## Work task
Please reproduce the records, omitting nothing and changing nothing.

[Data for this exercise]

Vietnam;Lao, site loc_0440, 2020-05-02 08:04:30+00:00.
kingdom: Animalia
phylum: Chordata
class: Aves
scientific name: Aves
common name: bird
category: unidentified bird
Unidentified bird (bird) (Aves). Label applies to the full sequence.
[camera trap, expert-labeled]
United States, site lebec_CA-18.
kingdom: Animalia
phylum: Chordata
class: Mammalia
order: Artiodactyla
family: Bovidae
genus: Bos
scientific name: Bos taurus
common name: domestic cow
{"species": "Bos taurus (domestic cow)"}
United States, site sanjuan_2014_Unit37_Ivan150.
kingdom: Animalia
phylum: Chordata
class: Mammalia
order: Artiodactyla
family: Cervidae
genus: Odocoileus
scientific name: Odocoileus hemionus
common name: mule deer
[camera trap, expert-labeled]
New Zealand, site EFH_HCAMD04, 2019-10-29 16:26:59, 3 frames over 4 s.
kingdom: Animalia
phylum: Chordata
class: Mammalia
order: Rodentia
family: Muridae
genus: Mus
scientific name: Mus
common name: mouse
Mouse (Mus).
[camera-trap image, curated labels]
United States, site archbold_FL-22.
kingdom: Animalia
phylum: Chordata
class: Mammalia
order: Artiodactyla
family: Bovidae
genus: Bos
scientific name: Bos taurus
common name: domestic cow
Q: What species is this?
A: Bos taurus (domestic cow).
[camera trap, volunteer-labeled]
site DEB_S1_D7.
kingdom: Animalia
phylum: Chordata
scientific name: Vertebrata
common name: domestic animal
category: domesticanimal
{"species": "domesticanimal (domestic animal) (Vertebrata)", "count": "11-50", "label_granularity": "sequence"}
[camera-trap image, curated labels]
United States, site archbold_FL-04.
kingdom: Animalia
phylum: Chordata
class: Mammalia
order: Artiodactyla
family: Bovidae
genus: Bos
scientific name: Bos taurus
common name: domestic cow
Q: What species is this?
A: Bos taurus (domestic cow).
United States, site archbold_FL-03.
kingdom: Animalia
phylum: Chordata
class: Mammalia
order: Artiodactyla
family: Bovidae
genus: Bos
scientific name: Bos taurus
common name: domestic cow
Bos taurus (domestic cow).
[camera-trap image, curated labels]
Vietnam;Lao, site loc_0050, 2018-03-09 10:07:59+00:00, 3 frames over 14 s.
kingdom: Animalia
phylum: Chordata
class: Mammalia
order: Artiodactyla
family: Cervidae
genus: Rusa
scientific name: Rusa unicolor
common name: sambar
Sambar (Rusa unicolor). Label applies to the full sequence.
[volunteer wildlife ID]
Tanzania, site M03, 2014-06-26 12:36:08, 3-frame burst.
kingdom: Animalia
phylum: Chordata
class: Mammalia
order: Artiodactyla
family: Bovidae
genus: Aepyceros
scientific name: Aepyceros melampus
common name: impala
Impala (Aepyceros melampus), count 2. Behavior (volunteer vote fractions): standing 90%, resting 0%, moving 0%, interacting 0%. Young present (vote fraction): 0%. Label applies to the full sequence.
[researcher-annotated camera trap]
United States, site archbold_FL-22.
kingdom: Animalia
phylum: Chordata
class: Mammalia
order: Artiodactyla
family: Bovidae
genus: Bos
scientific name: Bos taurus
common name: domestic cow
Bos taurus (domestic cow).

[/Data for this exercise]

## Task response
Vietnam;Lao, site loc_0440, 2020-05-02 08:04:30+00:00.
kingdom: Animalia
phylum: Chordata
class: Aves
scientific name: Aves
common name: bird
category: unidentified bird
Unidentified bird (bird) (Aves). Label applies to the full sequence.
[camera trap, expert-labeled]
United States, site lebec_CA-18.
kingdom: Animalia
phylum: Chordata
class: Mammalia
order: Artiodactyla
family: Bovidae
genus: Bos
scientific name: Bos taurus
common name: domestic cow
{"species": "Bos taurus (domestic cow)"}
United States, site sanjuan_2014_Unit37_Ivan150.
kingdom: Animalia
phylum: Chordata
class: Mammalia
order: Artiodactyla
family: Cervidae
genus: Odocoileus
scientific name: Odocoileus hemionus
common name: mule deer
[camera trap, expert-labeled]
New Zealand, site EFH_HCAMD04, 2019-10-29 16:26:59, 3 frames over 4 s.
kingdom: Animalia
phylum: Chordata
class: Mammalia
order: Rodentia
family: Muridae
genus: Mus
scientific name: Mus
common name: mouse
Mouse (Mus).
[camera-trap image, curated labels]
United States, site archbold_FL-22.
kingdom: Animalia
phylum: Chordata
class: Mammalia
order: Artiodactyla
family: Bovidae
genus: Bos
scientific name: Bos taurus
common name: domestic cow
Q: What species is this?
A: Bos taurus (domestic cow).
[camera trap, volunteer-labeled]
site DEB_S1_D7.
kingdom: Animalia
phylum: Chordata
scientific name: Vertebrata
common name: domestic animal
category: domesticanimal
{"species": "domesticanimal (domestic animal) (Vertebrata)", "count": "11-50", "label_granularity": "sequence"}
[camera-trap image, curated labels]
United States, site archbold_FL-04.
kingdom: Animalia
phylum: Chordata
class: Mammalia
order: Artiodactyla
family: Bovidae
genus: Bos
scientific name: Bos taurus
common name: domestic cow
Q: What species is this?
A: Bos taurus (domestic cow).
United States, site archbold_FL-03.
kingdom: Animalia
phylum: Chordata
class: Mammalia
order: Artiodactyla
family: Bovidae
genus: Bos
scientific name: Bos taurus
common name: domestic cow
Bos taurus (domestic cow).
[camera-trap image, curated labels]
Vietnam;Lao, site loc_0050, 2018-03-09 10:07:59+00:00, 3 frames over 14 s.
kingdom: Animalia
phylum: Chordata
class: Mammalia
order: Artiodactyla
family: Cervidae
genus: Rusa
scientific name: Rusa unicolor
common name: sambar
Sambar (Rusa unicolor). Label applies to the full sequence.
[volunteer wildlife ID]
Tanzania, site M03, 2014-06-26 12:36:08, 3-frame burst.
kingdom: Animalia
phylum: Chordata
class: Mammalia
order: Artiodactyla
family: Bovidae
genus: Aepyceros
scientific name: Aepyceros melampus
common name: impala
Impala (Aepyceros melampus), count 2. Behavior (volunteer vote fractions): standing 90%, resting 0%, moving 0%, interacting 0%. Young present (vote fraction): 0%. Label applies to the full sequence.
[researcher-annotated camera trap]
United States, site archbold_FL-22.
kingdom: Animalia
phylum: Chordata
class: Mammalia
order: Artiodactyla
family: Bovidae
genus: Bos
scientific name: Bos taurus
common name: domestic cow
Bos taurus (domestic cow).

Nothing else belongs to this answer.